(Scene-based spatial questions)
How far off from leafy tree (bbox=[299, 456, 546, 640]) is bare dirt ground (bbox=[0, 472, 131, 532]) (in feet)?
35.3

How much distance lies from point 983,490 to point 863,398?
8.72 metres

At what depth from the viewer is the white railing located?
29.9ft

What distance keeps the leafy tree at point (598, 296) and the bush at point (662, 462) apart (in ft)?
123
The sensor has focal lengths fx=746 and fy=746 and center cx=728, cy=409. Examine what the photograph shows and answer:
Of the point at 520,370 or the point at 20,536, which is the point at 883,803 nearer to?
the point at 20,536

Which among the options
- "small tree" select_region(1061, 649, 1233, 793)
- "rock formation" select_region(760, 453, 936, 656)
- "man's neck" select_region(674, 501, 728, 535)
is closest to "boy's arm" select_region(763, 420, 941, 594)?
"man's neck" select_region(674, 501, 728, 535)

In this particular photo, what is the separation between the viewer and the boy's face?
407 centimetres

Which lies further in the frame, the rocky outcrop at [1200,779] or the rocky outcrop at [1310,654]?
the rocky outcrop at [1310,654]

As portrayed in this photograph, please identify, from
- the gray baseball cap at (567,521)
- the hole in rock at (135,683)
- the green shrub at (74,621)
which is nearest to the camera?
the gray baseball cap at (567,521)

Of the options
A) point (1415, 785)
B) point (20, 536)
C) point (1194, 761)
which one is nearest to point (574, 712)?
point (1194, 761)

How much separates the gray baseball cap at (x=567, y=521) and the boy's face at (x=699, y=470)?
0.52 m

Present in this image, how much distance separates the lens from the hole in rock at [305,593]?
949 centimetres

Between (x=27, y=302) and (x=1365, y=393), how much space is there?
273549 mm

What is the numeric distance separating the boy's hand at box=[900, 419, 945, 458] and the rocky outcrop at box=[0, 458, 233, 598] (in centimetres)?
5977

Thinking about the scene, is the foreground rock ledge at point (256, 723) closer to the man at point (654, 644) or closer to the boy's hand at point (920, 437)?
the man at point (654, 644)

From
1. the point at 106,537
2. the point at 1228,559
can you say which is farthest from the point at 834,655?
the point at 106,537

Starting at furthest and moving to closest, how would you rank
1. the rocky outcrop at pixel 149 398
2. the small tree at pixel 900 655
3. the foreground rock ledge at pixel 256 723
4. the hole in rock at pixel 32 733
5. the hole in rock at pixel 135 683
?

## Problem to work on
Please extract the lines above exactly, from the line containing "What is the numeric" through the end of the lines, both included.

## Solution to this problem
What is the numeric distance separating the boy's hand at box=[900, 419, 945, 458] and the rocky outcrop at box=[0, 458, 233, 598] (in centimetres)?
5977

Thinking about the scene, is the foreground rock ledge at point (256, 723) closer to the man at point (654, 644) or closer to the boy's hand at point (920, 437)?
the man at point (654, 644)

From
1. the point at 106,537
2. the point at 1228,559
can you say which is farthest from the point at 834,655?
the point at 106,537

Starting at furthest and moving to closest, how would you rank
1. the rocky outcrop at pixel 149 398
2. the small tree at pixel 900 655
3. the foreground rock ledge at pixel 256 723
4. the hole in rock at pixel 32 733
5. the hole in rock at pixel 135 683
?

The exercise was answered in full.